Here are some wabi-sabi bowls made in the studio, fresh out of the kiln, waiting to be filled with hot, hot soup, or cold, cold ice-cream. There are few things that we use on a several-times-a-day regular basis, over and over and over as we do the vessels we eat, drink and nourish ourselves from. I still remember bowls in the kitchen cabinet from when I was a kid--a mish mash of cheap bowls and platters from the good will of neighbors and Goodwill itself--that have made a significant imprint on my memory from the sheer daily use of them back then. The mere sight of a 70's era Corelle bowl or saucer sitting in a second-hand store today brings me right back to my mom's Vietnamese-Californian garlic and cilantro kitchen, and my childhood.
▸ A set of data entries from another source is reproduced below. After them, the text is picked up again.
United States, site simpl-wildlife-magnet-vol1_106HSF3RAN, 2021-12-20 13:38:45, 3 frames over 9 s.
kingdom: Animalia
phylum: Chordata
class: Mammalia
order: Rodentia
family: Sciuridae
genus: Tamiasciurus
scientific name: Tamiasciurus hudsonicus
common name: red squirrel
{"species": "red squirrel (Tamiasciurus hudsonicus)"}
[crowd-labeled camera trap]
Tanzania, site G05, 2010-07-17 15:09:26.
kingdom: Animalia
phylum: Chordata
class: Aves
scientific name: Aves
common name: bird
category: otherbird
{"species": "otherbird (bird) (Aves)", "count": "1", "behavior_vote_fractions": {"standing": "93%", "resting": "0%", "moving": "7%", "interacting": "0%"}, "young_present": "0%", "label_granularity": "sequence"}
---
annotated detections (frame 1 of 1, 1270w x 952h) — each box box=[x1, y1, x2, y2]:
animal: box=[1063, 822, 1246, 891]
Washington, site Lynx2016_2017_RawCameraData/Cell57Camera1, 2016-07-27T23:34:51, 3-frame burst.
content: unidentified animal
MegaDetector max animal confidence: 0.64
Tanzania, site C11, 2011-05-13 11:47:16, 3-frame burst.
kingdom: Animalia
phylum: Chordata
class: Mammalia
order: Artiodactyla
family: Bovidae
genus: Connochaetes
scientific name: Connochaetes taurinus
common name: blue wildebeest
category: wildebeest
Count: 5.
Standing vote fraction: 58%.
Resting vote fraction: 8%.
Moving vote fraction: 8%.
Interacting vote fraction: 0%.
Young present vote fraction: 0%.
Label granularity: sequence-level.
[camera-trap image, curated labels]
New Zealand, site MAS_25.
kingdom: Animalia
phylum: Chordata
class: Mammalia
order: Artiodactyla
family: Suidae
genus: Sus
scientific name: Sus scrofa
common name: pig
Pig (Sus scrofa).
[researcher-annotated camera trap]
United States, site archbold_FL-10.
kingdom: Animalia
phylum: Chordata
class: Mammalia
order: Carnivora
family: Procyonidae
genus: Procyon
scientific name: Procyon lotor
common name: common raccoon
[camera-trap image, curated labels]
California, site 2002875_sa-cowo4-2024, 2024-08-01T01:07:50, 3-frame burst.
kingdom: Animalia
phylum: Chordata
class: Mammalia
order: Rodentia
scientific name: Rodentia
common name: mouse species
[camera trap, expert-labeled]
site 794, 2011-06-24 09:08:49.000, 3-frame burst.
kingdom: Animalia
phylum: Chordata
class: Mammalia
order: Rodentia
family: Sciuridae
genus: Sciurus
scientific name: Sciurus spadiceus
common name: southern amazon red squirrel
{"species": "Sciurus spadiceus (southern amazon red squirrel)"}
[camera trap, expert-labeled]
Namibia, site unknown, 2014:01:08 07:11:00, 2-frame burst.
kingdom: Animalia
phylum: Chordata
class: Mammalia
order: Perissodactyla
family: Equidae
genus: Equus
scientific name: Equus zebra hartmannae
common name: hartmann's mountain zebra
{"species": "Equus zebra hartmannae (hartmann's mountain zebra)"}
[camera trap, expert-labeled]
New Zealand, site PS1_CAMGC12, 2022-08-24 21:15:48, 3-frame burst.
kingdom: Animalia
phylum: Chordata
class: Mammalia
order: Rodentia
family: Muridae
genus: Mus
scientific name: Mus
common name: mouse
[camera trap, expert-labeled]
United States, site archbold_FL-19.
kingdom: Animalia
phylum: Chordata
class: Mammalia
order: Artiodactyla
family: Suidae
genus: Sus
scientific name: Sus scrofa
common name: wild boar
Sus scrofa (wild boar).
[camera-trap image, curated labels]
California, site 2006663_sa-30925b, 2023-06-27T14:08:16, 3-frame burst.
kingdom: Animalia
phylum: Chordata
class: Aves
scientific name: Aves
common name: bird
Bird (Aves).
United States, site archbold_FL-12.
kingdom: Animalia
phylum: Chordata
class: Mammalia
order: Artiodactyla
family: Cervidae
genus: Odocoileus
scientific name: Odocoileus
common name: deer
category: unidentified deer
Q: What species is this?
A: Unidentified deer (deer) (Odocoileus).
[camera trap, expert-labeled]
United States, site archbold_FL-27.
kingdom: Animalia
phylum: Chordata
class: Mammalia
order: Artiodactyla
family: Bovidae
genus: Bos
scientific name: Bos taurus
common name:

When I began working with clay and ceramics my first year in college, I also discovered the loveliness of eating from a vessel made by hand, my own hands. Like many things lost to the Industrial Revolution, hand made pots were cherished and celebrated before machines started churning them out of molds. Handmade ceramics go back millennia to Ancient Japan and Iran, even Vietnam (with the finest clay from the Red River Valley), and today, are a revered art form in those countries. Unlike the visual perfection of Chinese ceramics, Japanese and Vietnamese ceramics look to the heart to create. To watch a master Japanese or Vietnamese potter quietly, fluidly, intensely work on a piece, throwing, trimming, glazing, firing, is witnessing a skilled technician who is also totally in tune with the mud of earth, the origin of pigments, the quality of fire, and the Buddhist philosophy of compassion, flow, and appreciation. There is no artistic pretension. A teacher once told me, if you like your art to turn out exactly as you had planned and envisioned, don't do ceramics. But if you can take delight in the totally unexpected and imperfect, this is for you.
It is for me, and for my soup.
It is for me, and for my soup.
7 comments:
they're so pretty, there's one in the bottom right-hand corner that looks like it has a goldfish in it. or fried egg. hopefully not fried goldfish.
these are bowls that you just made? Impressive! What can't you do??? ukelele playing, writing, parenting, poetry, photography?? lol I assume you have a day job as if all that wasn't enough! Very cool. My dad is a photographer, plays the shakuhachi, and also did some pottery back in the day - your stuff, even though it's more to my liking than his, brings back vivid memories. I dig the philosophy side, too!
How awesome to create something by our own hands! I love the feeling of making and using what we created ourselves. I went to a shop in Santa Cruz called Petroglyph Ceramic Lounge on Walnut Ave. They have already made clay cups, plates, and other figurines where you're able to paint on them. They later put your creations into the "fire?" and gloss them. I don't exactly know how the process works but it's pretty rad. : )
ahem...one of those bowls better be coming to me through the mail service.
hey, whatever happened to the insightful and uplifting comment that i'd made here? did you pull it? hmmm...
anyhow, it is truly amazing watching you know who created one of these amazingly beautiful bowls and how more amazing it is to be a proud owner and displayer of this one of a kind work of arts and love. the immigrant within me would not let me use the bowl for soup. but it is prominently displayed in my living room and gives a beautiful home for my loose change.
btw, my bowl is almost full...ahem!
wow, these are amazing looking! i can think of many soup/noodle soup recipes to go with these bowls! they're perfect for NE winter!
thanks guys! i am not as prolific and good as everyone else in the studio, probably the worst, so there is a lot of good ceramists to learn from. porcupine: as you wish. anita: i didn't see anything earlier?! and you get another bowl only if you use it for food.